(Saved entries)
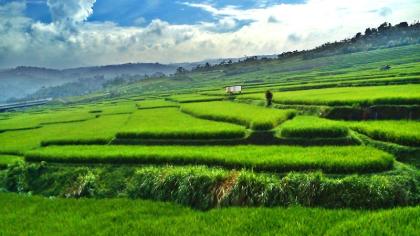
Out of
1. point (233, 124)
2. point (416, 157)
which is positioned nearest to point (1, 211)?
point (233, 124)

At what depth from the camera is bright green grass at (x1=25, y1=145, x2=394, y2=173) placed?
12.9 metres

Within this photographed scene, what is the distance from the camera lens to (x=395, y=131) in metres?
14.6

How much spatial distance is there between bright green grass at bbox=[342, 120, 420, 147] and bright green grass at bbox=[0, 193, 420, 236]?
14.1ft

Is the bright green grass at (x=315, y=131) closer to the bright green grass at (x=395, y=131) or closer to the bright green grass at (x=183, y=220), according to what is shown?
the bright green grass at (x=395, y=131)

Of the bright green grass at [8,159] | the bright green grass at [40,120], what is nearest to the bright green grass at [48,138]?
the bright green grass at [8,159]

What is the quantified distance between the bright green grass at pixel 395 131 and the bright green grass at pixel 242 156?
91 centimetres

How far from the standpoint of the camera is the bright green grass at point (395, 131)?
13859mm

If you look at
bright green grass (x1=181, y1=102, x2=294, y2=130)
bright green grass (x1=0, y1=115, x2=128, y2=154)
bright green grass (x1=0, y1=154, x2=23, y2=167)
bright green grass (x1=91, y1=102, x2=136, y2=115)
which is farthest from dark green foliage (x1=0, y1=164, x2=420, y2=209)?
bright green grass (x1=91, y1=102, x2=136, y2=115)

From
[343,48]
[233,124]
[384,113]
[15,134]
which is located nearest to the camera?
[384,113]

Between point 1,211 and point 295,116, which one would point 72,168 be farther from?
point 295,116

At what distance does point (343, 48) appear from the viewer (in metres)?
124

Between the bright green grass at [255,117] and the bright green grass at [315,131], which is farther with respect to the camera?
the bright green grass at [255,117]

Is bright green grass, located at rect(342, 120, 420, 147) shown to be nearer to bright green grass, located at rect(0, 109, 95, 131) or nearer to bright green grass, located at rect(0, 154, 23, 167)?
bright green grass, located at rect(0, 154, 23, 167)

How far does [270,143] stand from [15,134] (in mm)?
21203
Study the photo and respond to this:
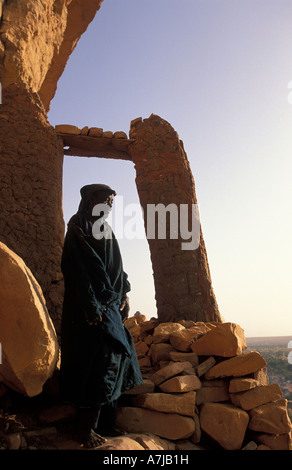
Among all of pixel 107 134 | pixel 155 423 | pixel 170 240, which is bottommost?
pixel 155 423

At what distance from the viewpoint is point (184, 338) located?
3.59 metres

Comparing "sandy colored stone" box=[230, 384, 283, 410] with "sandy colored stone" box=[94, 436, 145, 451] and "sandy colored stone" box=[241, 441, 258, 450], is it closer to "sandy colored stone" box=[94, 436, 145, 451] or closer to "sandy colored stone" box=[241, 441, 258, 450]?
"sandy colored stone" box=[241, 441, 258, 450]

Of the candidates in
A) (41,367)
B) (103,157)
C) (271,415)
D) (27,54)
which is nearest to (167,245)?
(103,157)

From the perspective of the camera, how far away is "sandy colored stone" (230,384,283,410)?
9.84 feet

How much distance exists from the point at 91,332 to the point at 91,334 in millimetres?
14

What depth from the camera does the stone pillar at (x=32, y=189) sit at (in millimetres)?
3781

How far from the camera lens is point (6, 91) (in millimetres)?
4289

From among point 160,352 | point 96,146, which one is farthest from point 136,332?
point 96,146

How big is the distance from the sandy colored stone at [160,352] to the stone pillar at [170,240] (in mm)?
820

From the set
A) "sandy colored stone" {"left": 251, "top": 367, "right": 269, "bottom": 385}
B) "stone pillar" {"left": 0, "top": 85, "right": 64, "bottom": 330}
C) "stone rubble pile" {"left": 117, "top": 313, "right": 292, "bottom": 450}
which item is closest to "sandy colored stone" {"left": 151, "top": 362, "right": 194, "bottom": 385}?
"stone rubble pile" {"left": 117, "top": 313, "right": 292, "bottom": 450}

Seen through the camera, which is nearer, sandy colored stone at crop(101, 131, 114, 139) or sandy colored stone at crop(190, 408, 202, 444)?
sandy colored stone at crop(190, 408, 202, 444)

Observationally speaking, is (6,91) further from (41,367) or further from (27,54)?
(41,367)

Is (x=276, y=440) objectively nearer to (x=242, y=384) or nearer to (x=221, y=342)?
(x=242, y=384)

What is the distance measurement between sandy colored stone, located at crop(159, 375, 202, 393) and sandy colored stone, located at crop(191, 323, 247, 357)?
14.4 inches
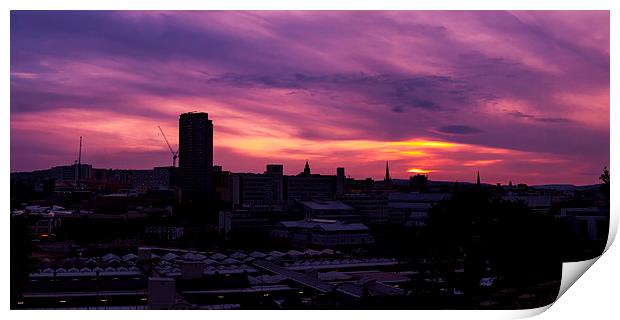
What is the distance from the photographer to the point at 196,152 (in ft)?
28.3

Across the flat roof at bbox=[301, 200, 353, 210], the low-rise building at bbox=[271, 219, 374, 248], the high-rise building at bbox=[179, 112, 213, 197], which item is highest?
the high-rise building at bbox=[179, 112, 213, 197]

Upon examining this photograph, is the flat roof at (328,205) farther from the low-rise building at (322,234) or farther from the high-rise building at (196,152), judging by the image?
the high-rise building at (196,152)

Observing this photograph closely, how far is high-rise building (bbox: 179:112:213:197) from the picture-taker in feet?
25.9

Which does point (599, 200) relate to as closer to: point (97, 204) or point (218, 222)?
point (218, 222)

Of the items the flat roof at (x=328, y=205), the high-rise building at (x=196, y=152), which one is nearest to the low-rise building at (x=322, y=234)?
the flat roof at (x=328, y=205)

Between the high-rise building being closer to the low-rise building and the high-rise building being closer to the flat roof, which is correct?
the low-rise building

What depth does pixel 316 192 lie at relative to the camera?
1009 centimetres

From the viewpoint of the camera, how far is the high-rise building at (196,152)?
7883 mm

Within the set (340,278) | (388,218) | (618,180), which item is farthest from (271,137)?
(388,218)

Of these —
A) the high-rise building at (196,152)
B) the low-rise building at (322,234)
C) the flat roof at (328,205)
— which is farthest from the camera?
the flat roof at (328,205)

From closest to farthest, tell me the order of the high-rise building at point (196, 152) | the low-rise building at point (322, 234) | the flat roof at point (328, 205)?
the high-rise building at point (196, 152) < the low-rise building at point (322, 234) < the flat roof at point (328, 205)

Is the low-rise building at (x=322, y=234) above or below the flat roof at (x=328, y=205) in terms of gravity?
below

## REQUIREMENTS
Your copy should hold every record word for word and none of the pictures.

## COMPLETED TASK
Out of
1. point (233, 124)
2. point (416, 157)
which is positioned nearest to point (1, 211)?
point (233, 124)

At what depth from the camera is bright green grass at (x1=25, y1=145, x2=394, y2=173) placed?
12.9 metres

Within this photographed scene, what is the distance from the camera lens to (x=395, y=131) in metres?
14.6

How much spatial distance is there between bright green grass at bbox=[342, 120, 420, 147] and bright green grass at bbox=[0, 193, 420, 236]?
14.1ft

Is the bright green grass at (x=315, y=131) closer to the bright green grass at (x=395, y=131) or closer to the bright green grass at (x=183, y=220), according to what is shown?
the bright green grass at (x=395, y=131)

Of the bright green grass at [8,159] | the bright green grass at [40,120], what is nearest to the bright green grass at [48,138]?
the bright green grass at [8,159]

What is the quantified distance between the bright green grass at pixel 395 131 and the bright green grass at pixel 242 156?
91 centimetres

How far from the standpoint of the camera is the bright green grass at point (395, 131)?
13859mm

If you look at
bright green grass (x1=181, y1=102, x2=294, y2=130)
bright green grass (x1=0, y1=115, x2=128, y2=154)
bright green grass (x1=0, y1=154, x2=23, y2=167)
bright green grass (x1=91, y1=102, x2=136, y2=115)
which is farthest from dark green foliage (x1=0, y1=164, x2=420, y2=209)?
bright green grass (x1=91, y1=102, x2=136, y2=115)

From
[343,48]
[233,124]
[384,113]
[15,134]
which is located nearest to the camera?
[384,113]

Between point 1,211 and point 295,116, which one would point 72,168 be farther from?
point 295,116

At what distance does point (343, 48) appear from the viewer (in metres)?
124

Between the bright green grass at [255,117] and the bright green grass at [315,131], which is farther with respect to the camera?
the bright green grass at [255,117]

Is bright green grass, located at rect(342, 120, 420, 147) shown to be nearer to bright green grass, located at rect(0, 109, 95, 131) or nearer to bright green grass, located at rect(0, 154, 23, 167)?
bright green grass, located at rect(0, 154, 23, 167)

How far does [270,143] stand from [15,134] (in mm)?
21203
Study the photo and respond to this:
Among all of pixel 107 134 | pixel 155 423 | pixel 170 240, which is bottommost?
pixel 155 423

At what distance from the viewpoint is point (184, 338) located?
3.59 metres

Comparing "sandy colored stone" box=[230, 384, 283, 410] with "sandy colored stone" box=[94, 436, 145, 451] and "sandy colored stone" box=[241, 441, 258, 450], is it closer to "sandy colored stone" box=[94, 436, 145, 451] or closer to "sandy colored stone" box=[241, 441, 258, 450]?
"sandy colored stone" box=[241, 441, 258, 450]

Of the candidates in
A) (41,367)
B) (103,157)
C) (271,415)
D) (27,54)
which is nearest to (167,245)?
(103,157)

From the perspective of the camera, how far away is "sandy colored stone" (230,384,283,410)?
9.84 feet

How much distance exists from the point at 91,332 to the point at 91,334 in millimetres?
14

What depth from the camera does the stone pillar at (x=32, y=189) sit at (in millimetres)?
3781

How far from the camera lens is point (6, 91) (in millimetres)?
4289

From among point 160,352 | point 96,146, which one is farthest from point 136,332?
point 96,146

How big is the distance from the sandy colored stone at [160,352] to the stone pillar at [170,240] (in mm)?
820

From the set
A) "sandy colored stone" {"left": 251, "top": 367, "right": 269, "bottom": 385}
B) "stone pillar" {"left": 0, "top": 85, "right": 64, "bottom": 330}
C) "stone rubble pile" {"left": 117, "top": 313, "right": 292, "bottom": 450}
which item is closest to "sandy colored stone" {"left": 151, "top": 362, "right": 194, "bottom": 385}?
"stone rubble pile" {"left": 117, "top": 313, "right": 292, "bottom": 450}

Seen through the camera, which is nearer, sandy colored stone at crop(101, 131, 114, 139) or sandy colored stone at crop(190, 408, 202, 444)?
sandy colored stone at crop(190, 408, 202, 444)

Observationally speaking, is (6,91) further from (41,367) or further from (27,54)?
(41,367)

Is (x=276, y=440) objectively nearer to (x=242, y=384) or nearer to (x=221, y=342)?
(x=242, y=384)

What is the distance measurement between sandy colored stone, located at crop(159, 375, 202, 393) and sandy colored stone, located at crop(191, 323, 247, 357)?
14.4 inches
What is the distance from the photographer to the point at 196,152 (in ft)?
28.3

Across the flat roof at bbox=[301, 200, 353, 210], the low-rise building at bbox=[271, 219, 374, 248], the high-rise building at bbox=[179, 112, 213, 197], which item is highest?
the high-rise building at bbox=[179, 112, 213, 197]

Upon examining this photograph, is the flat roof at (328,205) farther from the low-rise building at (322,234) or farther from the high-rise building at (196,152), judging by the image?
the high-rise building at (196,152)

Observing this photograph closely, how far is high-rise building (bbox: 179:112:213:197) from the picture-taker in feet?
25.9

Which does point (599, 200) relate to as closer to: point (97, 204) or point (218, 222)?
point (218, 222)

Of the items the flat roof at (x=328, y=205), the high-rise building at (x=196, y=152), which one is nearest to the low-rise building at (x=322, y=234)?
the flat roof at (x=328, y=205)

Between the high-rise building being closer to the low-rise building and the high-rise building being closer to the flat roof, which is correct?
the low-rise building

What depth does pixel 316 192 lie at relative to the camera?
1009 centimetres

From the viewpoint of the camera, how far is the high-rise building at (196,152)?
7883 mm

Within the set (340,278) | (388,218) | (618,180), which item is farthest from (271,137)?
(388,218)

Of these —
A) the high-rise building at (196,152)
B) the low-rise building at (322,234)
C) the flat roof at (328,205)
— which is farthest from the camera?
the flat roof at (328,205)

From closest to farthest, tell me the order of the high-rise building at point (196, 152) | the low-rise building at point (322, 234) | the flat roof at point (328, 205)?
the high-rise building at point (196, 152) < the low-rise building at point (322, 234) < the flat roof at point (328, 205)

Is the low-rise building at (x=322, y=234) above or below the flat roof at (x=328, y=205) in terms of gravity?
below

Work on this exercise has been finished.